'Could you give us an example?' Brunetti asked.

  This seemed to stump Navarro for a moment, as though a request to supply evidence to support a judgement were a novelty for him. He drank a glass of wine, filled his glass and drank another, then ate two more grissini. Finally he said, 'He'll always hire garzoni and let them go before they can become serventi so he won't have to pay them more. He'll keep them for a year or so, working off the books or working with two-month contracts, but then when it's time for them to move up, and get more money, he fires them. Invents some reason to get rid of them, and hires new ones.'

  'How long can he go on doing this?' Vianello asked.

  Navarro shrugged. 'So long as there are boys who need jobs, he can probably go on doing it for ever.'

  'What else?'

  'He argues and fights.'

  'With?' Vianello asked.

  'Suppliers, workers, the guys on the boats who bring the sand or the guys on the boats who take the glass away. If there's money involved— and there's money involved in all of this—then he'll argue with them.'

  'I've heard about a fight in a bar a couple of years ago . . .' Brunetti began and let his voice drop away.

  'Oh that’ Navarro said. 'It's probably the one time the old bastard didn't start it. Some guy said something he didn't like and De Cal said something back, and the guy hit him. I wasn't there, but my brother was. Believe me, he hates De Cal more than I do, so if he said the old bastard didn't start it, then he didn't.'

  'What about his daughter?' Brunetti asked.

  Before Navarro could answer, the waiter brought their pasta and set the plates in front of them. Conversation stopped as the three men dug into the spaghetti. The waiter returned with three empty plates for the shells.

  'Peperoncino,' Brunetti said, mouth full.

  'Good, eh?' Navarro said.

  Brunetti nodded, took a sip of wine, and returned to the spaghetti, which was better than good.
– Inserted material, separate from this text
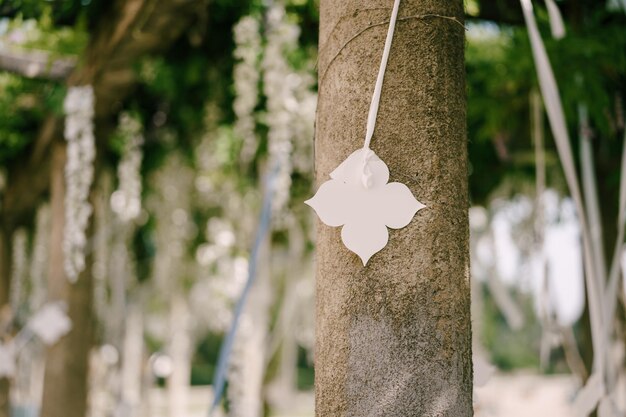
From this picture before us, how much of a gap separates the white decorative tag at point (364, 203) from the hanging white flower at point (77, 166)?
2667 millimetres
He had to remember to tell Paola about the peperoncino, which was more than she used but still good.

  When their plates were empty and the other plates full of shells, the waiter came and took them all away, asking if they had eaten well. Brunetti and Vianello said enthusiastic things: Navarro, a regular customer, was not obliged to comment.

  Soon the waiter was back with a bowl of potatoes and the fish: Brunetti's was already filleted. Navarro asked for olive oil, and the waiter returned with a bottle of much better oil. All three poured it on their fish but not on the potatoes, which already sat in a pool of it at the bottom of the bowl. None of them spoke for some time.

  While Vianello spooned the last of the potatoes from the bowl, Brunetti returned to his questions and asked, 'His daughter, do you know much about her?'

  Navarro finished the wine and held up the empty carafe to get the waiter's attention. 'She's a good girl, but she married that engineer.'

  Brunetti nodded. 'Do you know him or know anything about him?'

  'He's an ecologist’ Navarro said, using the same sort of tone another person might use to identify a pederast or a kleptomaniac. It was meant to end discussion. Brunetti allowed it to pass and decided to play ignorant. 'Does he work here on Murano?' he asked.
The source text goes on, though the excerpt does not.